Copy out the listing in full, exactly as written, but not its pictures.

:: GIVEN DATA ::
· · · ·

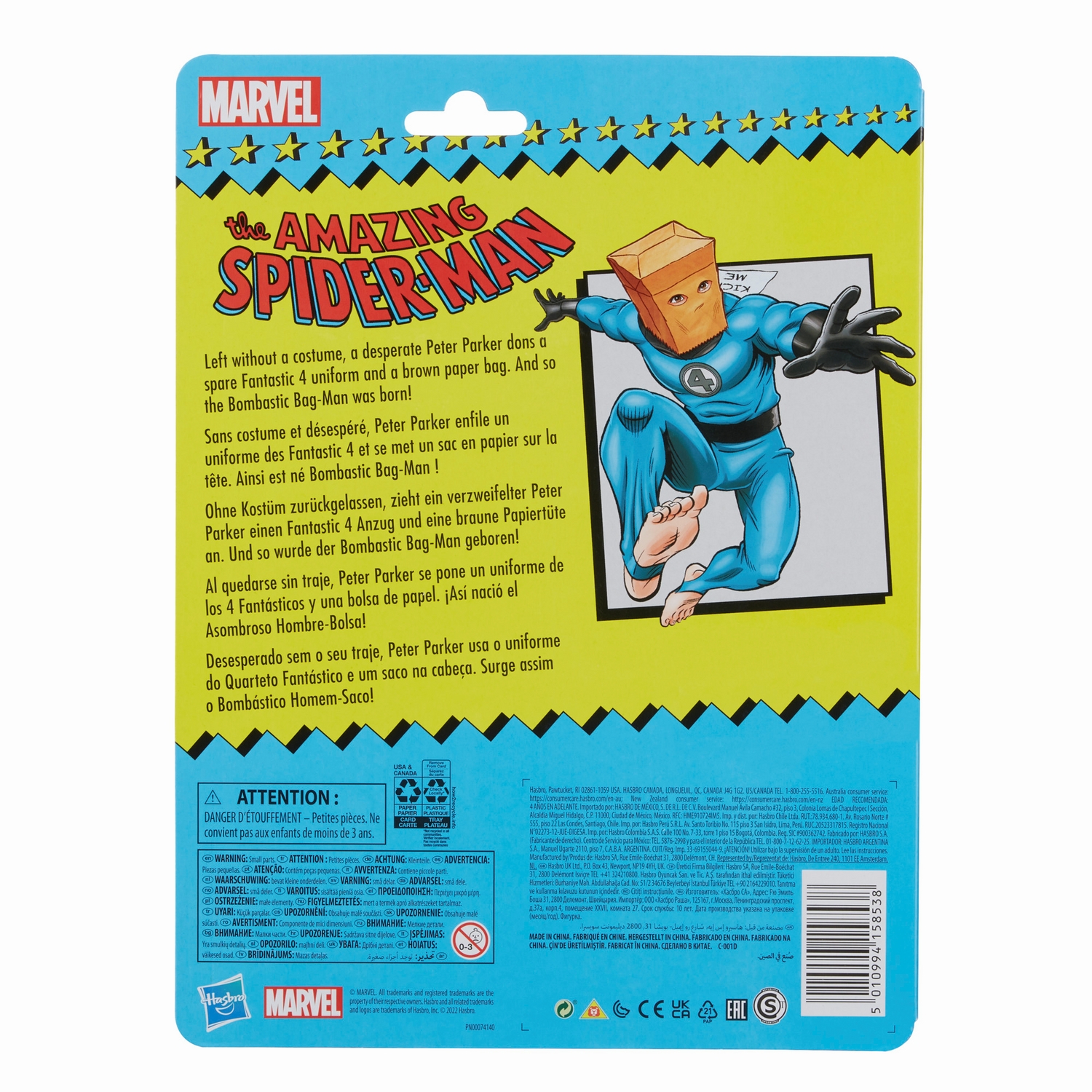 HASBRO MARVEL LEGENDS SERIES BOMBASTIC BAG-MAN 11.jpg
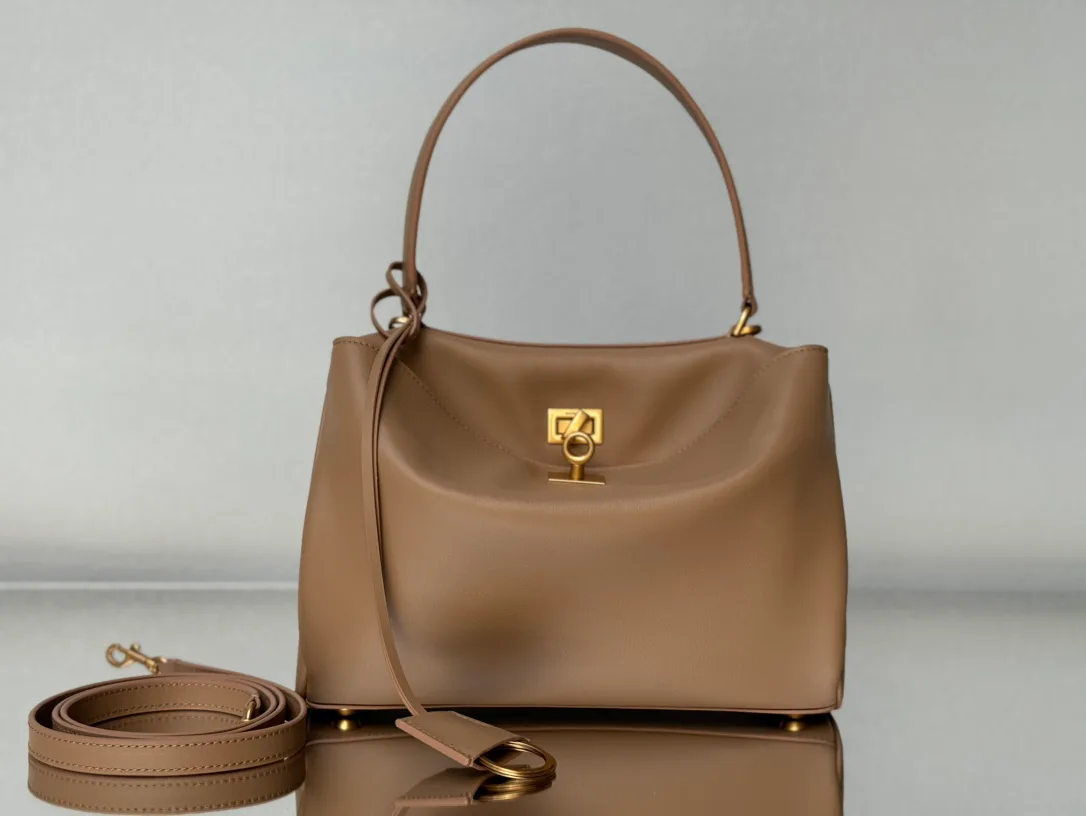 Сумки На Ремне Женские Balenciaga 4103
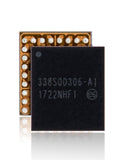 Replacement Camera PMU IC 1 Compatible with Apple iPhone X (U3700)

· · · ·

:: PROBLEM SOLUTION ::
 HASBRO MARVEL LEGENDS SERIES BOMBASTIC BAG-MAN 11.jpg
 Сумки На Ремне Женские Balenciaga 4103
 Replacement Camera PMU IC 1 Compatible with Apple iPhone X (U3700)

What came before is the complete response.